##### EXTRACTED TEXT #####

Newsgroups: comp.parallel.pvm
From: pelegrin@labri.u-bordeaux.fr (Francois PELLEGRINI)
Subject: PVM 3.2.6 problem on SP1 : messages sent to wrong processes
Keywords: fortran, pvm, messages, bad addressing
Organization: LaBRI - Laboratoire Bordelais de Recherche en Informatique, Bordeaux, France
Date: 27 Aug 1994 20:51:07 GMT
Message-ID: <33o8vr$gc7@serveur.cribx1.u-bordeaux.fr>


	Hello.

	I have a rather strange problem when running the public-domain
PVM 3.2.6 on an IBM SP1 machine. I have compiled PVM on an IBM 990 machine,
and the PV machine is made of the nodes of the SP1.

##### PROVIDED DATA #####

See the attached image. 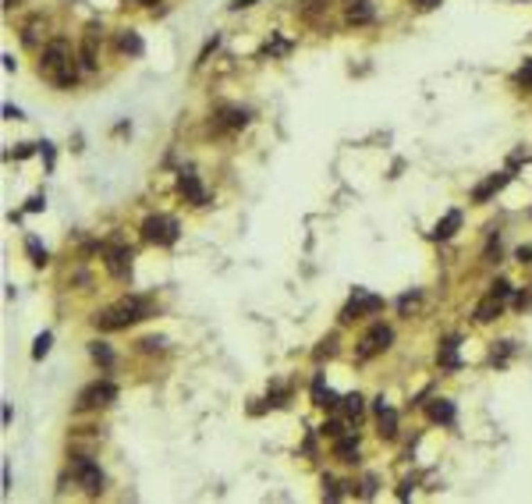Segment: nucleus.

#####

#### [THE REQUEST]
In the PVM newsgroup post, on what machine did the author compile PVM?

#### [RESULT FOR THIS EXERCISE]
An IBM 990 machine.